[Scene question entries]
↓
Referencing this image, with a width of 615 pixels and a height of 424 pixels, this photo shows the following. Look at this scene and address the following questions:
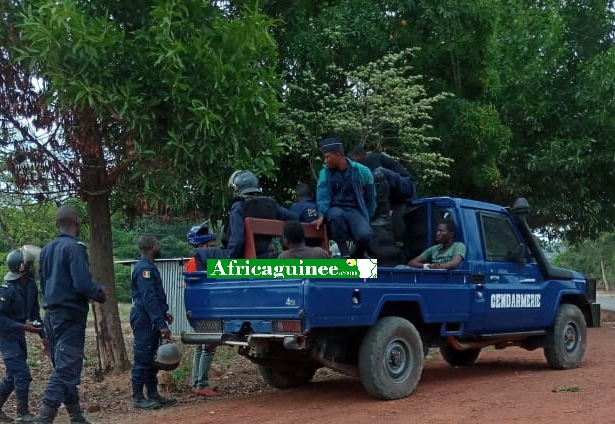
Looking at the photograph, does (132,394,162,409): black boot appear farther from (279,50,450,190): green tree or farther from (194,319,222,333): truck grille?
(279,50,450,190): green tree

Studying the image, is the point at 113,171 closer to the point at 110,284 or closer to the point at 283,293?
the point at 110,284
↑
• [Directions for this task]: Reproduce the text of all the entries above verbatim, omitting the pictures.

• [Response below]:
Referencing this image, with a width of 615 pixels and a height of 424 pixels, this photo shows the following. Look at this scene and address the following questions:
Looking at the photograph, does (132,394,162,409): black boot appear farther from (279,50,450,190): green tree or farther from (194,319,222,333): truck grille?
(279,50,450,190): green tree

Studying the image, is the point at 113,171 closer to the point at 110,284 or closer to the point at 283,293?
the point at 110,284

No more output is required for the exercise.